Medium resolution 2.3 micron spectroscopy of the massive Galactic open cluster Westerlund 1

2007 
The Galactic open cluster Westerlund 1 was found only a few years ago to be much more massive than previously thought, with evidence suggesting its mass to be in excess of ~10^5 Msun, in the range spanned by young extragalactic star clusters. Unlike those clusters its proximity makes spatially resolved studies of its stellar population feasible. It is therefore the ultimate template for a young, massive star cluster, permitting direct comparison of its properties with measurements of velocity dispersion and dynamical mass for spatially unresolved extragalactic clusters.
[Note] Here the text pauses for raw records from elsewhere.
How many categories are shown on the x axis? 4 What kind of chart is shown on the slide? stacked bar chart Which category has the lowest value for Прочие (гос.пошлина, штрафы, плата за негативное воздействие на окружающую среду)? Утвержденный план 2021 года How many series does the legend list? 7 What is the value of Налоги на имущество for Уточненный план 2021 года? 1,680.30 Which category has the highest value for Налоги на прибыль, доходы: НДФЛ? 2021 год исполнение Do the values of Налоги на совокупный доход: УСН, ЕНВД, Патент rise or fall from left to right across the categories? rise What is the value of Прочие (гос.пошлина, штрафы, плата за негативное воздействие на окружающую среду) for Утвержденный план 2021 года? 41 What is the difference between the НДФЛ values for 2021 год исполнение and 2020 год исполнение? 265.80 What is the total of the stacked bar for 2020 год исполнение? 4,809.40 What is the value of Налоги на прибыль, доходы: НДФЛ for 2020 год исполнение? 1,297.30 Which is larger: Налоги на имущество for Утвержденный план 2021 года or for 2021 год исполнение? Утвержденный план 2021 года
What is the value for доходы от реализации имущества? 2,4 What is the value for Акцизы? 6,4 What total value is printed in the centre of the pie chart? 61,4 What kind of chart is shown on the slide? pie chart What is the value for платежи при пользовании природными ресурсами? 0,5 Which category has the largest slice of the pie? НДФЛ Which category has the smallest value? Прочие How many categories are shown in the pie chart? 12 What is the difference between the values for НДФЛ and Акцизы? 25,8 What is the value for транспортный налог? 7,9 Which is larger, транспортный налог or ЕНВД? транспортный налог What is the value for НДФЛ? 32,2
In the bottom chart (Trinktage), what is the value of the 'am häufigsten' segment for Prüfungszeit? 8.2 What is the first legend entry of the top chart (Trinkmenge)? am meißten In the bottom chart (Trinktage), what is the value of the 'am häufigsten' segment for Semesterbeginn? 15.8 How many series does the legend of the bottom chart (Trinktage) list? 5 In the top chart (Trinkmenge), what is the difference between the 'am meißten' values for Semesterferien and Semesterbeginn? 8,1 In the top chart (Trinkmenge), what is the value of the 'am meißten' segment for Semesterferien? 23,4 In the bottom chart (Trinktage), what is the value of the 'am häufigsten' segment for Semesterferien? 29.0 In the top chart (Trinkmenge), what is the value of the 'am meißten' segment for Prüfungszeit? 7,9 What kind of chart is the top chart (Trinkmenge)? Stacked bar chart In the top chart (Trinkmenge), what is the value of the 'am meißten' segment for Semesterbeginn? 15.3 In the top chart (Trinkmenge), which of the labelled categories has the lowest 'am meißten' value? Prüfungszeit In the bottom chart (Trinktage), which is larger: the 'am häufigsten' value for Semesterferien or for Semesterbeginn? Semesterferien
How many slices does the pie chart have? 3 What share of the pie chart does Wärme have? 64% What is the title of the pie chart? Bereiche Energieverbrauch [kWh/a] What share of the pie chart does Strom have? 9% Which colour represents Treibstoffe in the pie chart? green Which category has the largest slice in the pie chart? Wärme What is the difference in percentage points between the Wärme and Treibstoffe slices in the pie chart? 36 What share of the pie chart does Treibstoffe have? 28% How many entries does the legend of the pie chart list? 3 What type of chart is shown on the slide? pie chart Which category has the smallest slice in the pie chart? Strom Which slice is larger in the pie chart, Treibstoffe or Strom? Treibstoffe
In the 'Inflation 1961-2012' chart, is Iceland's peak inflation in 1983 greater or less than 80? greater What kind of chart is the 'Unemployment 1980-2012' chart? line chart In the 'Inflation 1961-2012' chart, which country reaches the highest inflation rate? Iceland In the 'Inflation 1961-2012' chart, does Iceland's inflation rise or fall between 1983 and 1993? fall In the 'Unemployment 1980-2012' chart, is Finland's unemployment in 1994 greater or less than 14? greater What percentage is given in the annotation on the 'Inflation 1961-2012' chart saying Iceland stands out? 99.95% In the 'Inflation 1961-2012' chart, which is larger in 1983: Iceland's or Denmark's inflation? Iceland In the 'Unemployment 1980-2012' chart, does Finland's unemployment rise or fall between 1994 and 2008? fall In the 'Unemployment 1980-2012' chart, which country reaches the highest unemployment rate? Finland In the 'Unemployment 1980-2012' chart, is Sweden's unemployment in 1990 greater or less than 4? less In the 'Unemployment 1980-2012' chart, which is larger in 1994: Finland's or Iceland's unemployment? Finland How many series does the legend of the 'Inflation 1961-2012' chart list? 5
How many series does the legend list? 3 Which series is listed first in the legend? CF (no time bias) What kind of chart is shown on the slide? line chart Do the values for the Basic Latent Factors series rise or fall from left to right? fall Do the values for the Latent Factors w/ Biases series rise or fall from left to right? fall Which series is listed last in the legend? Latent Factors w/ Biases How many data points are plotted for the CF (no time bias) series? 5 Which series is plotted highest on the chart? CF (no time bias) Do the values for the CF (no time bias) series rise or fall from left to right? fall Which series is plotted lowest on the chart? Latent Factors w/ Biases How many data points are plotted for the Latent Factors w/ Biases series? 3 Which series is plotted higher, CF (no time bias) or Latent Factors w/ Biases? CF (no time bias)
To this end, we used the long slit near-infrared spectrograph VLT/ISAAC to observe the CO bandhead region near 2.29 micron scanning the slit across the cluster centre during the integration. Spatially collapsing the spectra along the slit results in a single co-added spectrum of the cluster, comparable to what one would obtain in the extragalactic cluster context. This spectrum was analysed the same way as the spectra of almost point-like extragalactic clusters, using red superiant cluster members as velocity templates. We detected four red supergiants which are included in the integrated spectrum, and our measured velocity dispersion is 5.8 km/s. Together with the cluster size of 0.86 pc, derived from archival near-infrared SOFI-NTT images, this yields a dynamical mass of 6.3x10^4 Msun. While this value is not to be considered the final word, there is at least so far no sign for rapid expansion or collapse.